Records>
• • • • •

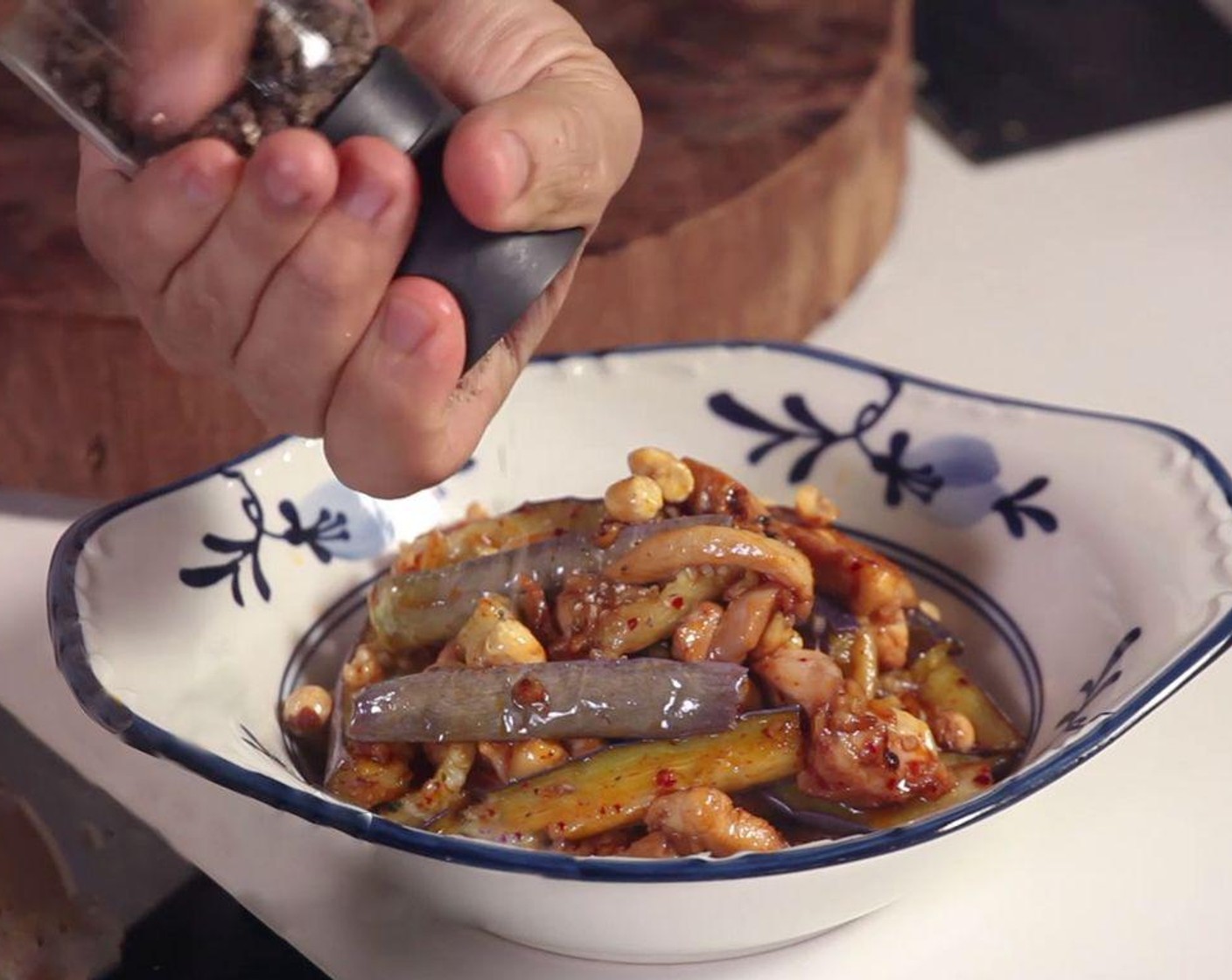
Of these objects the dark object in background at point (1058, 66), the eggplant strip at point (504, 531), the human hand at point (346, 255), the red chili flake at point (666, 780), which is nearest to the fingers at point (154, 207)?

• • • • •

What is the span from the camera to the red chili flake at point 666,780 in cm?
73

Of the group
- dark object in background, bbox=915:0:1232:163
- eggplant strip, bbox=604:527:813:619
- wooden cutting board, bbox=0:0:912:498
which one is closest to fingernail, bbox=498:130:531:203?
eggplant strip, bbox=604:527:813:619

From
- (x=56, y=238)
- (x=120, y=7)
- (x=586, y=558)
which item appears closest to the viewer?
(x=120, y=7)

• • • • •

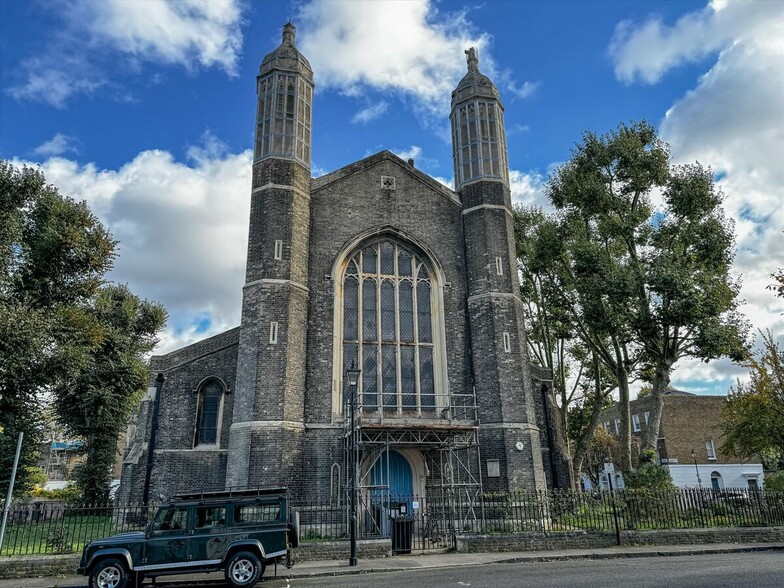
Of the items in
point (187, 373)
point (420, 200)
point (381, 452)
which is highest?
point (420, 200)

• • • • •

Objective>
Show every line of the listing above that contains the string "background", matching case exactly.

Written response>
Of these objects the dark object in background at point (1058, 66), the eggplant strip at point (504, 531), the human hand at point (346, 255), the red chili flake at point (666, 780), which is nearest to the fingers at point (154, 207)?
- dark object in background, bbox=915:0:1232:163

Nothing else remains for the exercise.